If you've been watching Watchmen, you probably have many questions. And one of them is probably, "What the hell is going on with Adrian Veidt?" The storyline informing the man formally known as Ozymandias has, so far, seemed totally unconnected from the main show. But it's all building towards something. And showrunner Damon Lindelof has some answers about the character now, too. Not all the answers, mind you. But something is better than nothing! Spoilers follow.

Are you all caught-up with Watchmen? I sure hope so, or else this post is going to be confusing. Jeremy Irons' Adrian Veidt has been an outlier on the show, spending all of his time in some secluded manor house in what appears to be a European countryside. Of course, as the episodes have progressed, we've learned that all is not what it seems. And in fact, the latest episode confirmed a popular theory: Adrian isn't on Earth at all. He's actually in space.

"I think that if Adrian Veidt is trying to escape from prison, that's not a good challenge for him," Damon Lindelof tells Collider. "He's going to do that very easily — there's no prison that's going to hold Adrian Veidt, unless that prison is on Europa, a moon of Jupiter...that felt like this was a good place to put him and throw away the key."

There are plenty of theories about who might've imprisoned Adrian in his weird space jail – the most common one seeming to be Dr. Manhattan. Feel free to speculate wildly about that!

One detail that hasn't been fully confirmed by the show yet – at least not out loud – but has been there for all to see is that every time we check in with Adrian, a year has gone by.
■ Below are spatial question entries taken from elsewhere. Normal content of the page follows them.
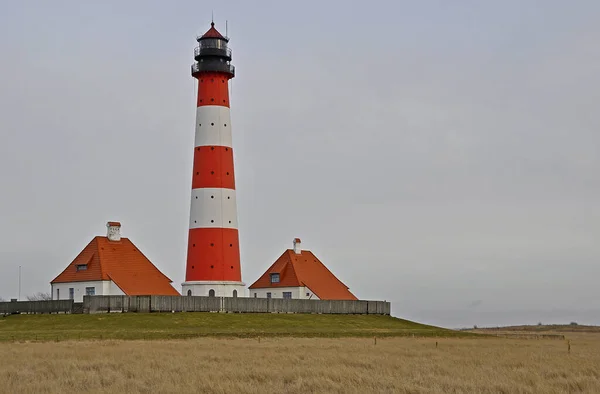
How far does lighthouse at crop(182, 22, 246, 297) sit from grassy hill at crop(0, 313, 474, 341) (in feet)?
13.3

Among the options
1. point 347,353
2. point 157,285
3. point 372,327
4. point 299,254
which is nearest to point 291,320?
point 372,327

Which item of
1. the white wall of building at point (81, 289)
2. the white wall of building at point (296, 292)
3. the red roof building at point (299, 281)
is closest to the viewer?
the white wall of building at point (81, 289)

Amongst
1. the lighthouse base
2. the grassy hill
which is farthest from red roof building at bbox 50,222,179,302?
the grassy hill

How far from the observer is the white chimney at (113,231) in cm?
7312

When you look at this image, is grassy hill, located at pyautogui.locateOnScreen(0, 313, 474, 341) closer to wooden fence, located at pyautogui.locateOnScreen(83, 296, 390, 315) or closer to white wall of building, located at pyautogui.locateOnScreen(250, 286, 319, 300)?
wooden fence, located at pyautogui.locateOnScreen(83, 296, 390, 315)

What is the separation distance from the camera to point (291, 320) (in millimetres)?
64750

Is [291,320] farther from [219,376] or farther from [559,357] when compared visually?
[219,376]

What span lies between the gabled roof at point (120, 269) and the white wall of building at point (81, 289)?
0.30m

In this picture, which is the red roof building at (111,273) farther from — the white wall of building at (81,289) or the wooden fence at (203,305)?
the wooden fence at (203,305)

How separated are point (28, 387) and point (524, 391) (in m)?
12.1

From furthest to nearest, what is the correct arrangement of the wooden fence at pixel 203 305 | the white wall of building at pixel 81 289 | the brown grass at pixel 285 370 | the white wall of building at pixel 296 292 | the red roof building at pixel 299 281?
1. the red roof building at pixel 299 281
2. the white wall of building at pixel 296 292
3. the white wall of building at pixel 81 289
4. the wooden fence at pixel 203 305
5. the brown grass at pixel 285 370

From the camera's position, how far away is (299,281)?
78.8 m

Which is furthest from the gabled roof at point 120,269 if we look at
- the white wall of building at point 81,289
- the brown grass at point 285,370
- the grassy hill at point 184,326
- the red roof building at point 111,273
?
the brown grass at point 285,370

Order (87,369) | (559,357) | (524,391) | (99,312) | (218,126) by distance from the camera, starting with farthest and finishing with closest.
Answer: (218,126) < (99,312) < (559,357) < (87,369) < (524,391)
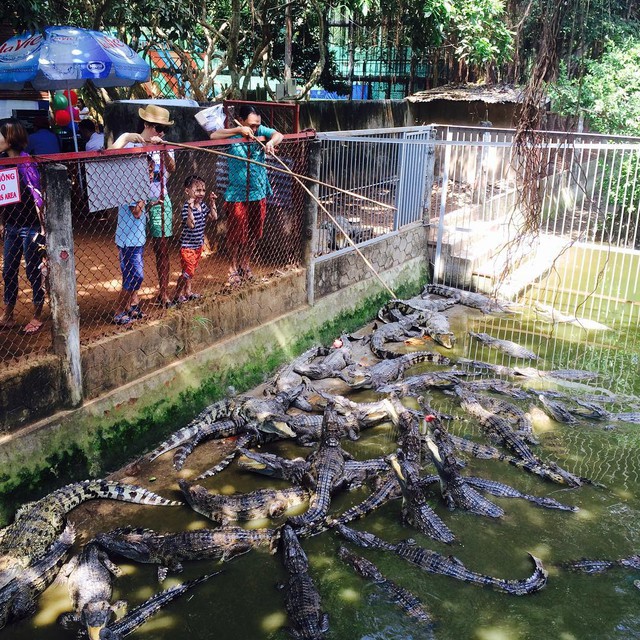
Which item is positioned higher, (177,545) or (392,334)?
(392,334)

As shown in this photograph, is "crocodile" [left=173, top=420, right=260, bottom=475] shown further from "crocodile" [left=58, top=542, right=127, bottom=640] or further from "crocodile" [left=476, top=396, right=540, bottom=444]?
"crocodile" [left=476, top=396, right=540, bottom=444]

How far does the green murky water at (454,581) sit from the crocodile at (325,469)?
14 cm

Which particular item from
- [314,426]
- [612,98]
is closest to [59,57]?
[314,426]

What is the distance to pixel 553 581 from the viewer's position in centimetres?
409

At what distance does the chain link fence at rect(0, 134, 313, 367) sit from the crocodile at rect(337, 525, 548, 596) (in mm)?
2507

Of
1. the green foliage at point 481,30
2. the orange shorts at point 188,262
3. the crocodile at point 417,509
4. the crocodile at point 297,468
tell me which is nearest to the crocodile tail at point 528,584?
the crocodile at point 417,509

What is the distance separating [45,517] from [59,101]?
7.43m

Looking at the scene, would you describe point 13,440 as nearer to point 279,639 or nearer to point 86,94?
point 279,639

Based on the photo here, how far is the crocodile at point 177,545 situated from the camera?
413cm

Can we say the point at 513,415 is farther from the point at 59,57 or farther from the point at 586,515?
the point at 59,57

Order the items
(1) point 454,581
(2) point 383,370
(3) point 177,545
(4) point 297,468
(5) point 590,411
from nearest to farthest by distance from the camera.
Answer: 1. (1) point 454,581
2. (3) point 177,545
3. (4) point 297,468
4. (5) point 590,411
5. (2) point 383,370

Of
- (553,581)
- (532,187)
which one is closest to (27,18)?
(532,187)

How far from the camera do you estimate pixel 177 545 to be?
4.16 m

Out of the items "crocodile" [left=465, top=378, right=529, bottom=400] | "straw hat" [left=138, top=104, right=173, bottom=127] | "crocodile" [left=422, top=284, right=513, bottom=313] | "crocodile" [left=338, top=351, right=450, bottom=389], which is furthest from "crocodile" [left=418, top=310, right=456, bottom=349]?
"straw hat" [left=138, top=104, right=173, bottom=127]
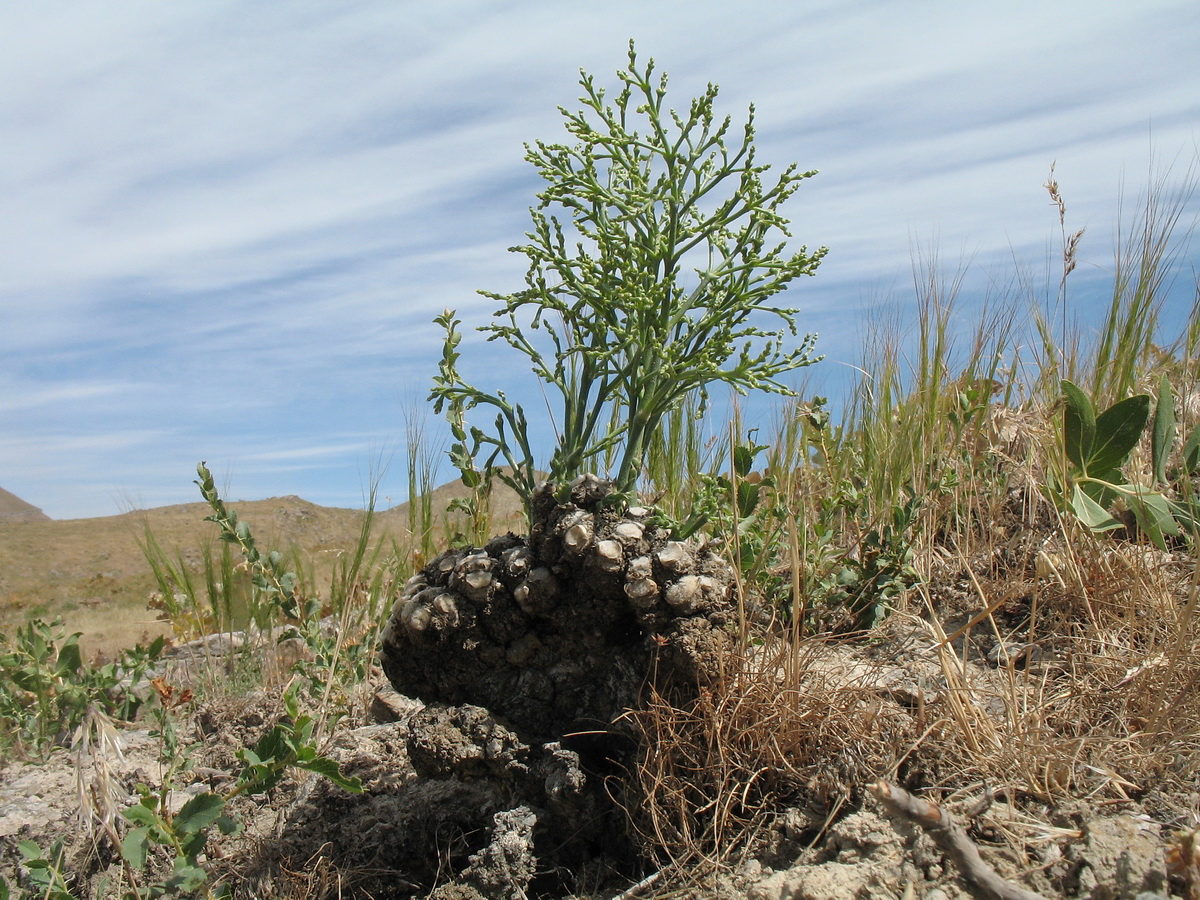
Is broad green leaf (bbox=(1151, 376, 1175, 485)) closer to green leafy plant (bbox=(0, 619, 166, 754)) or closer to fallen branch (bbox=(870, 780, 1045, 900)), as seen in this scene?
fallen branch (bbox=(870, 780, 1045, 900))

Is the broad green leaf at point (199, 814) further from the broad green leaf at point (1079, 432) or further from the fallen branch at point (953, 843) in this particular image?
the broad green leaf at point (1079, 432)

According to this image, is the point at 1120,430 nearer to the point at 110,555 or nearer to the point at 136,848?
the point at 136,848

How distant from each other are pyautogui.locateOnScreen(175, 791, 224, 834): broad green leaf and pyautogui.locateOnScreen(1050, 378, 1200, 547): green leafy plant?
2801mm

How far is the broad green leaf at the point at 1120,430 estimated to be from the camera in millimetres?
3082

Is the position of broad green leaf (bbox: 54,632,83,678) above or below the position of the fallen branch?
above

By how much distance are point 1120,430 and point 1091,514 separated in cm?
35

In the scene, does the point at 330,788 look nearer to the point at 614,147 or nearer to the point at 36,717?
the point at 36,717

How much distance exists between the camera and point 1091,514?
2.99 m

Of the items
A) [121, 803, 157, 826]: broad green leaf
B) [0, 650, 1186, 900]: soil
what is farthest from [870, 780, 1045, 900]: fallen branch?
[121, 803, 157, 826]: broad green leaf

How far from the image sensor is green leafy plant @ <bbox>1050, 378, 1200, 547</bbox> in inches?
119

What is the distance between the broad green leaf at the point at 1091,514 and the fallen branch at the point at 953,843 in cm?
162

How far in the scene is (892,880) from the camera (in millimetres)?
1897

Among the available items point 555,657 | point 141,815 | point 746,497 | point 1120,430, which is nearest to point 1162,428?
point 1120,430

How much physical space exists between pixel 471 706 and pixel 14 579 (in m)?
15.2
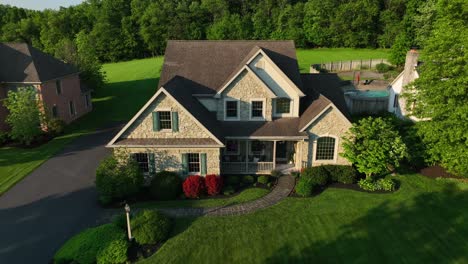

If you were paying close attention, you might have noticed that every time one of Adrian's cloned servants presents him with an "anniversary" cake, the cake has an addition candle. The first time we saw the cake it had one candle. The second, two. And so on.

"What we're learning about Adrian Veidt is that every installment that we get of the nine episodes, there's only one episode where you don't get a Veidt installment — the storytelling, he didn't fit in there — but every other one you get [one]," Lindelof says. "And a year lapses in between each episode. It's a story told on a very, very large canvas, each installment taking place on another anniversary of another year that he has spent wherever the hell he's spending [it]."

That non-Adrian episode is likely to be the next one, which – based on trailers – focuses primarily on Angela (Regina King) learning about her grandfather Will (Louis Gossett Jr.).